Al centro di questo ampio viaggio, Pupino legge l’amplissima riflessione europea sull’umorismo,
i testi che fecondano la prima edizione e più ancora la seconda (esempio per tutti Le rire di
Bergson, assente nella princeps); oltre ai numerosi testi taciuti o sconosciuti dall’Autore (da Trezza
a Baudelaire, da Dumont a Freud).
All’interno della poetica dell’umorismo, acquisita nell’alveo di quella formula di «disarmonia
prestabilita» che Pupino applica a Pirandello, nel confronto tra vita e arte, tra la «logica armoniosa»
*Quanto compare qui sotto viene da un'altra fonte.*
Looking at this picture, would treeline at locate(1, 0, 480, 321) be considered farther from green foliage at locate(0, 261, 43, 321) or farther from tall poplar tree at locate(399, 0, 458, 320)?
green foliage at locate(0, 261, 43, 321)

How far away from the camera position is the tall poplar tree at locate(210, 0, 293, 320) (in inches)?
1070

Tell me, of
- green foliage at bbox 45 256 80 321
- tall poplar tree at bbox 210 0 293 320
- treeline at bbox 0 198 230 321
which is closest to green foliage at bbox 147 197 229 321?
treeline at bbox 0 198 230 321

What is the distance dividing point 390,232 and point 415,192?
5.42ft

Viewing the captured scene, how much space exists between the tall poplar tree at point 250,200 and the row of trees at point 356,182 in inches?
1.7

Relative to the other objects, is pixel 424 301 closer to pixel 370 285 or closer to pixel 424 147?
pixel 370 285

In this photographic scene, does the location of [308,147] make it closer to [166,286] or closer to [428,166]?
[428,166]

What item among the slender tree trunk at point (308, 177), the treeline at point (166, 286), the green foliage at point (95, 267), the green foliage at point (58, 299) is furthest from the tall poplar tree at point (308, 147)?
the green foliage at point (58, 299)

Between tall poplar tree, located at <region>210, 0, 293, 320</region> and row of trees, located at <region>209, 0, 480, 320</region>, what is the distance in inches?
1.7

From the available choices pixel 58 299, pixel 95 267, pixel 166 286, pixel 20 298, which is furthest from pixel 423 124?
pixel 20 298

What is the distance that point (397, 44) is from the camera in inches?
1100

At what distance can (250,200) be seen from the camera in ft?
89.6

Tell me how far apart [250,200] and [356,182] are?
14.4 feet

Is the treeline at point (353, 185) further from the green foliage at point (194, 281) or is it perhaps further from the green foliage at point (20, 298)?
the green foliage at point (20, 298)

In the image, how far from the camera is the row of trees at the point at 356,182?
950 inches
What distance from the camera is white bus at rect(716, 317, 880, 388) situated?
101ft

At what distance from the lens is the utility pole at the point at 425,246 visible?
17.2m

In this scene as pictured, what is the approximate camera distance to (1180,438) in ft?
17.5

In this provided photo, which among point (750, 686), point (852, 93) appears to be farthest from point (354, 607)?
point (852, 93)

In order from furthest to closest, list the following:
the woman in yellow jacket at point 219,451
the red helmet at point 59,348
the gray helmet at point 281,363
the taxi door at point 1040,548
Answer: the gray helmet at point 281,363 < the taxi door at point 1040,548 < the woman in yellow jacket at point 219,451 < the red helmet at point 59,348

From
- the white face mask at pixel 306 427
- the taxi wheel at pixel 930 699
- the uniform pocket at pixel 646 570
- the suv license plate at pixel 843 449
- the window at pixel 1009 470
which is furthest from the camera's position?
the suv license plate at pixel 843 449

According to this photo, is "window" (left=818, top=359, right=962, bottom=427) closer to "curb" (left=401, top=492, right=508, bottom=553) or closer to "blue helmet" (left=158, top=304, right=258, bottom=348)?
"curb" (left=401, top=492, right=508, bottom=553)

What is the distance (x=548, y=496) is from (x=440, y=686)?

dei «mondi artificiali» dell’arte e la precarietà della «realtà vera», prende forma anche il
personaggio, la funzione e il suo rapporto con l’autore, tema al quale Pupino sono dedicati alcuni
densi capitoli.
Ed è sempre l’umorismo a introdurre a una dimensione metanarrativa della scrittura
pirandelliana, e a una più ampia «dimensione riflessiva» che richiama quella che Hegel individuava
come dimensione «trascendentale» della prosa, profetizzandone la nascita sulle ceneri del
romanticismo. Pirandello darebbe compimento alla profezia hegeliana. E così, in un cerchio
magico, che prende corpo da forze centrifughe e centripete dell’ampio percorso di Pupino, si torna
al rapporto tra scrittura e pensiero, narrativa e filosofia, che apre e chiude il volume. Il tema dei
temi, sul quale si è scontrata la critica pirandelliana in oltre un secolo. Al centro resta la domanda
(retorica) di Pupino, che è poi il filo conduttore di tutta la ricerca; la domanda sulla natura binaria,
ambivalente e oppositiva della scrittura della poetica e dello stesso pensiero di Pirandello, oltre che
della sua vocazione: «Si può sciogliere un’ancipitudine troppo ostinata?». E lo studioso propone
quasi a conclusione: «S’è acclarato che il Nostro non disdegna di cedere alla lusinga di essere
filosofo. Ma sappiamo pure che rilutta spesso al profilo relativo; e che ad esso preferì lo statuto di
“artista” […] l’arte esercita per e con il Nostro una funzione dominante: detiene un grado
gerarchicamente superiore dell’ethos che le spira attorno. È essa il di lui fine» (p. 288). E ancora:
«Se Pirandello è memorabile, e se grandeggi, non è per la sua presunta filosofia […]. Pirandello lo
ricordiamo per l’arte propria. Che tuttavia non è isolabile dal resto. Non dico tanto dalla filosofia,
visti i dubbi che suscita. Dico piuttosto dal pensiero che, acuto o meno acuto, frammentario o
sistematico che sia, egli comunque esprime» (p. 291). Una proposta volutamente non conclusiva,
ma aperta, in sintonia con la «dissonanza congenita» alla quale Pupino (-Pirandello) resta fedele.